IHU On-Line - Com base nessa troca de correspondência, poderia explicar com mais detalhes sobre a ajuda que os EUA ofereceram à URSS logo após sua invasão pela Alemanha?

Ângelo Segrillo - O livro deixa bem claro que Roosevelt fez uma aposta estratégica importantíssima naquele momento. Muitos no Departamento de Estado e da Defesa dos EUA queriam aproveitar para deixar a URSS e a Alemanha sangrarem um ao outro (“matando dois coelhos com uma só cajadada”). Roosevelt teve uma visão de longo prazo e forneceu uma ajuda muito forte aos soviéticos tanto em termos de suprimentos como de equipamentos militares, o que foi fundamental para a resistência dos russos a longo prazo. Como afirma o livro, as remessas começaram já em outubro de 1941. Logo no primeiro ano, os soviéticos receberam por mês 400 aviões e 500 tanques, além de uma longa lista de suprimentos, matéria-prima e equipamentos militares: borracha, alumínio, cobre, cobalto, aço, chumbo, geradores, telefones de campanha, fios telefônicos, rádios, motocicletas, uniformes, equipamento cirúrgico, trigo, açúcar, jipes, caminhões, metralhadoras etc. No total da Guerra, os soviéticos receberam 11,3 bilhões de dólares da época (equivalentes a cerca de 150 bilhões de dólares atuais) em ajuda dentro deste programa chamado Lend-Lease.

IHU On-Line - E sobre a divisão da Alemanha no pós-guerra, que detalhes são mencionados nas cartas?

Ângelo Segrillo - A correspondência não entra em muitos detalhes sobre a divisão da Alemanha no pós-guerra, pois este assunto foi discutido na Conferência de Potsdam  em julho-agosto de 1945, quando Roosevelt já tinha morrido e sido substituído por Truman.
 
IHU On-Line - Por que, para o grande público, a imagem que se passava era de que Stalin e os presidentes americanos eram inimigos completos, quando na verdade não apenas trocavam correspondências, mas se apoiavam em alguns aspectos?

Ângelo Segrillo - Esta imagem dos dois países como inimigos que temos hoje é proveniente da Guerra Fria. A imagem de inimigos foi inicialmente criada com a Revolução Russa de 1917,  pois ela foi anti-capitalista e os países capitalistas tiveram más relações com a nova Rússia soviética. Entretanto, é interessante notar que houve uma interrupção desta imagem durante a Segunda Guerra Mundial. Quando EUA e URSS se tornaram aliados na Guerra, uma profunda campanha de propaganda foi realizada nos EUA, com apoio de Roosevelt, para que o público americano aceitasse a nova aliança e passasse a ver os russos favoravelmente. Hollywood, inclusive, participou deste esforço de propaganda com filmes como Missão em Moscou, que mostrava o embaixador americano em Moscou com uma visão extremamente positiva dos “corajosos russos” que estavam lutando contra os fascistas.

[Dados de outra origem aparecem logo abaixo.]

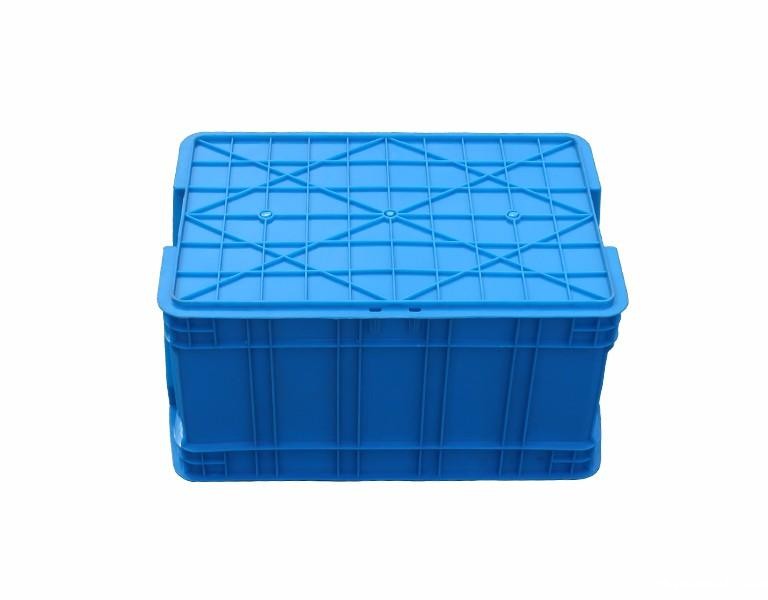 新利188510塑料周转箱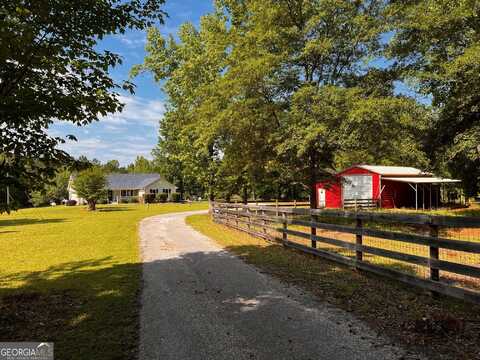 164 New Harmony Church, Thomaston, GA 30286
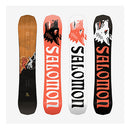 2021 Salomon Assassin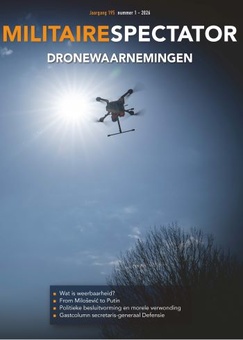 Militaire Spectator 1-2026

Este é um dos pontos altos do livro. Mostrar que esta imagem de inimigos irremediáveis foi interrompida durante a Guerra e sua retomada no período da Guerra Fria não era uma inevitabilidade histórica, e sim resultado de escolhas políticas específicas.

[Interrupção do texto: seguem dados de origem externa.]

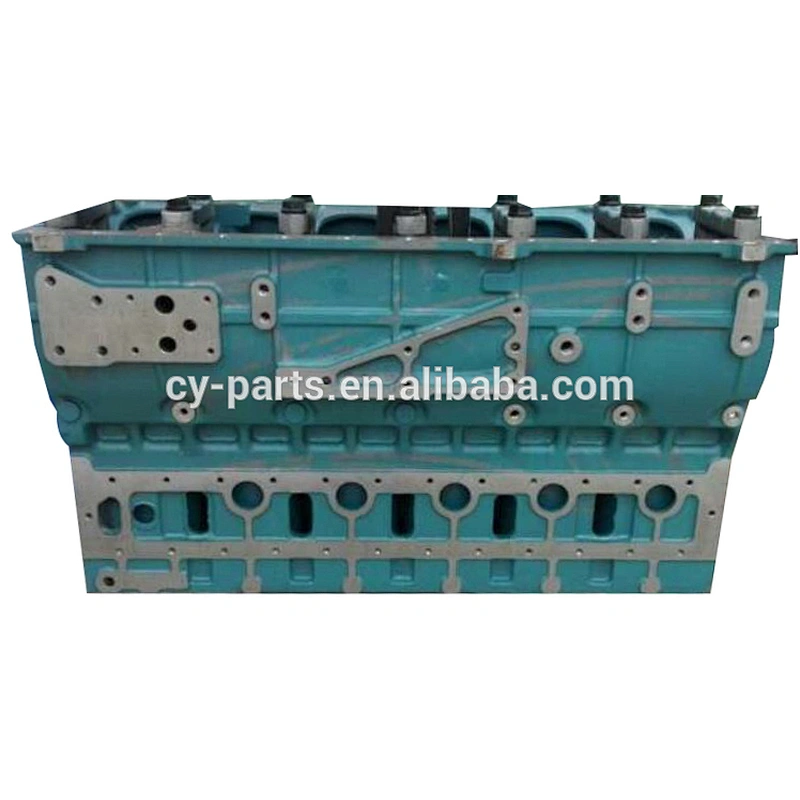 D1146 Cylinder block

IHU On-Line - Pessoalmente, o senhor acredita que o Pós-Guerra teria sido diferente caso Roosvelt tivesse permanecido no poder? Por quê?

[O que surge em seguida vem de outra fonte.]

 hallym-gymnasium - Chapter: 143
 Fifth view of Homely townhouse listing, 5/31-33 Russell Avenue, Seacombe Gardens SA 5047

Ângelo Segrillo - História contrafactual é um exercício perigoso. Não sei se seria possível evitar um confronto entre países capitalistas e socialistas no pós-guerra, mas acho que Roosevelt tinha uma visão diferente de Truman e, caso prosseguisse vivo, o relacionamento EUA e URSS poderia ter sido menos inamistoso do que veio a ser.